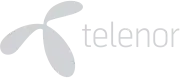 Telenor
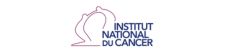 Institut National du Cancer (INCa)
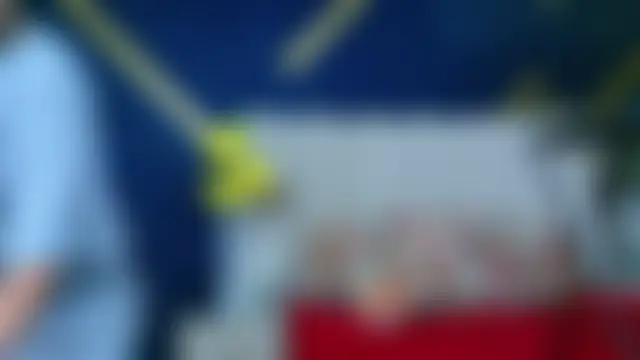 NikiEvanzのライブチャットルーム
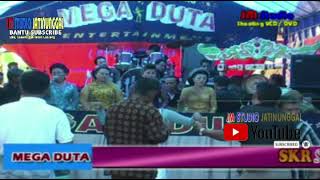 Download lagu Hj, Cicih Cangkurileung KEMBANG ROS BEUREUM mp3 Download lagu Hj, Cicih Cangkurileung KEMBANG ROS BEUREUM mp3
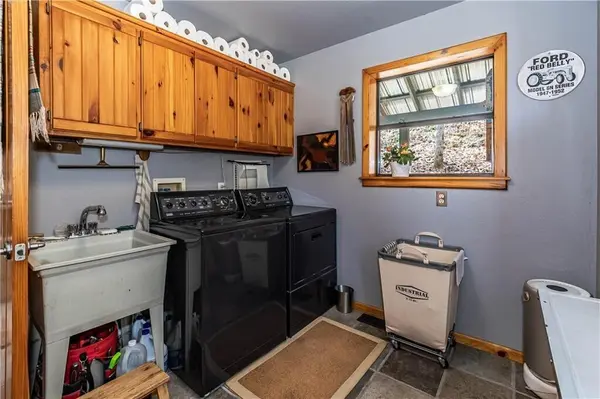 11346 Farm Road 2285, Seligman, MO 65745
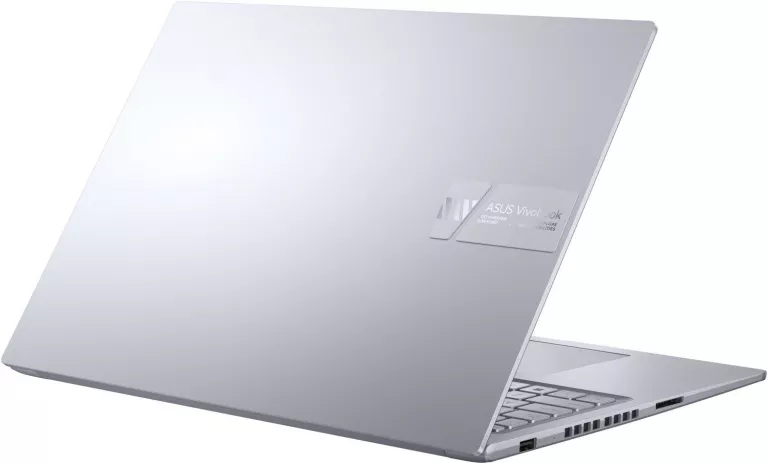 laptop-asus-vivobook-16x-k3605zu-rp239w-i7-12700h-16gb512gb-rtx4050-win-1-liczba-rdzeni-procesora-4329-12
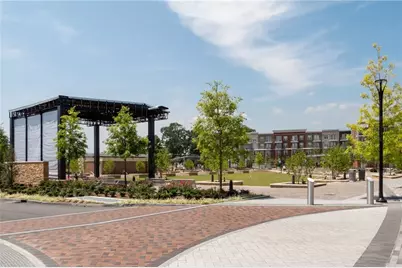 704 Gettysburg Place, Atlanta, GA 30350 - Photo 63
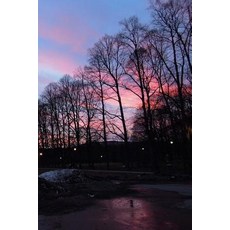 Oslo Norway Notebook Paperback, Createspace Independent Publishing Platform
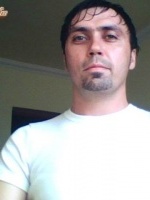 acuteboy
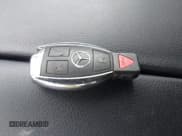 ✅ 2014 Mercedes-Benz GL 450 • VIN: 4JGDF7CE7EA376935 • Lot: 43771291. Wystawiony na IAAI z przebiegiem 128 601 mil. Bezpłatny archiwum sprzedaży aukcyjnych z USA i szczegółowy raport historii pojazdu na DreamBid. Zdjęcie 11.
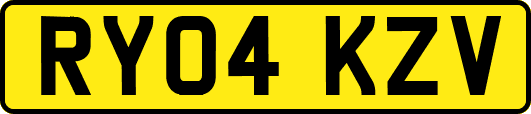 RY04KZV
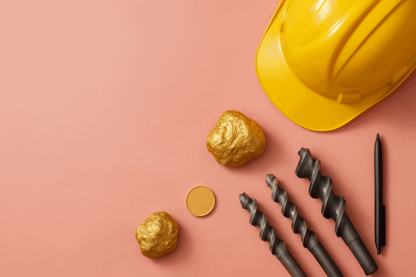 Sumitomo Joins Bulimba Gold Quest with $6M JV Deal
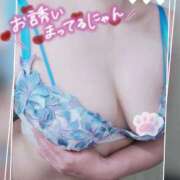 ヒメ日記 2025/10/10 17:57 投稿 けいと 熟女家 梅田店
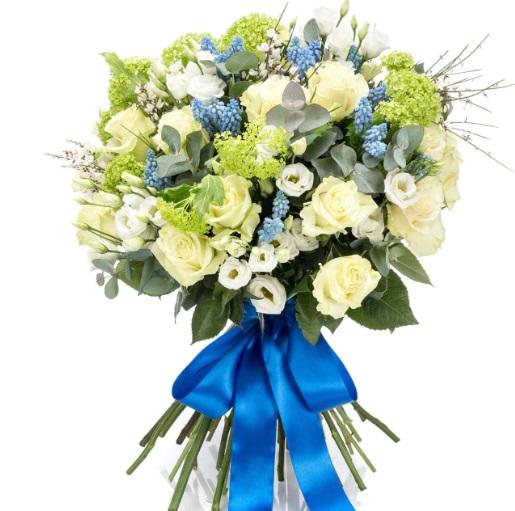 Vrei să te bucuri cât mai mult de buchetele de flori primite? Iată care sunt sfaturile noastre!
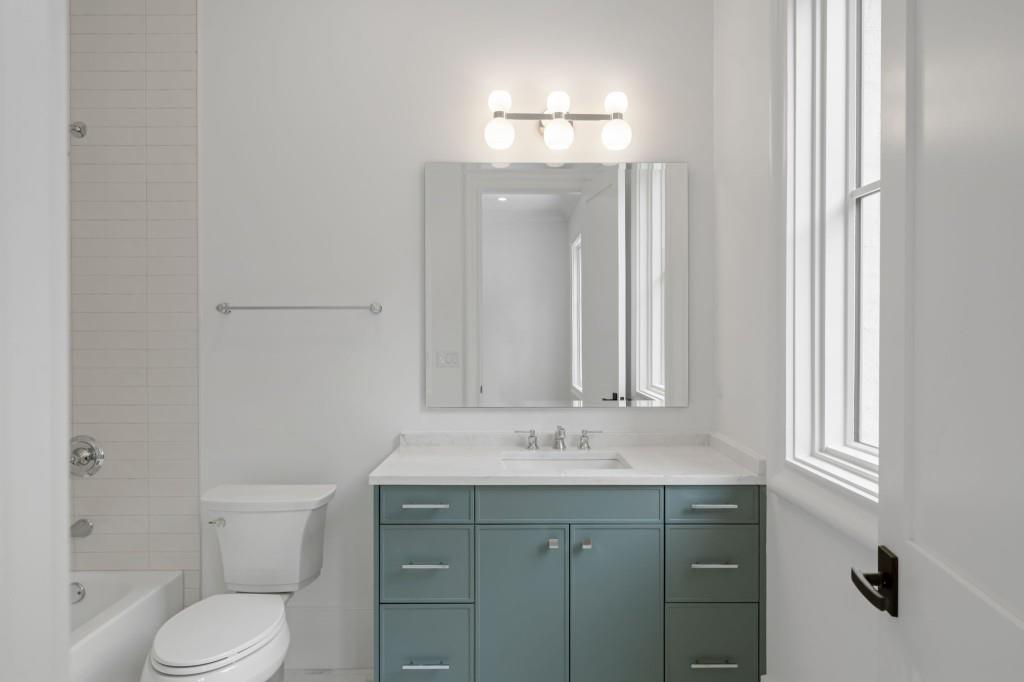 4845 Jett Road Atlanta, GA 30327 - Photo 49 of 73 Gallery Image 49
****************
- **WORK TO COMPLETE**: Copy all fifteen records above word for word, and leave the pictures out.

- **EXPECTED OUTPUT**:
 Telenor
 Institut National du Cancer (INCa)
 NikiEvanzのライブチャットルーム
 Download lagu Hj, Cicih Cangkurileung KEMBANG ROS BEUREUM mp3 Download lagu Hj, Cicih Cangkurileung KEMBANG ROS BEUREUM mp3
 11346 Farm Road 2285, Seligman, MO 65745
 laptop-asus-vivobook-16x-k3605zu-rp239w-i7-12700h-16gb512gb-rtx4050-win-1-liczba-rdzeni-procesora-4329-12
 704 Gettysburg Place, Atlanta, GA 30350 - Photo 63
 Oslo Norway Notebook Paperback, Createspace Independent Publishing Platform
 acuteboy
 ✅ 2014 Mercedes-Benz GL 450 • VIN: 4JGDF7CE7EA376935 • Lot: 43771291. Wystawiony na IAAI z przebiegiem 128 601 mil. Bezpłatny archiwum sprzedaży aukcyjnych z USA i szczegółowy raport historii pojazdu na DreamBid. Zdjęcie 11.
 RY04KZV
 Sumitomo Joins Bulimba Gold Quest with $6M JV Deal
 ヒメ日記 2025/10/10 17:57 投稿 けいと 熟女家 梅田店
 Vrei să te bucuri cât mai mult de buchetele de flori primite? Iată care sunt sfaturile noastre!
 4845 Jett Road Atlanta, GA 30327 - Photo 49 of 73 Gallery Image 49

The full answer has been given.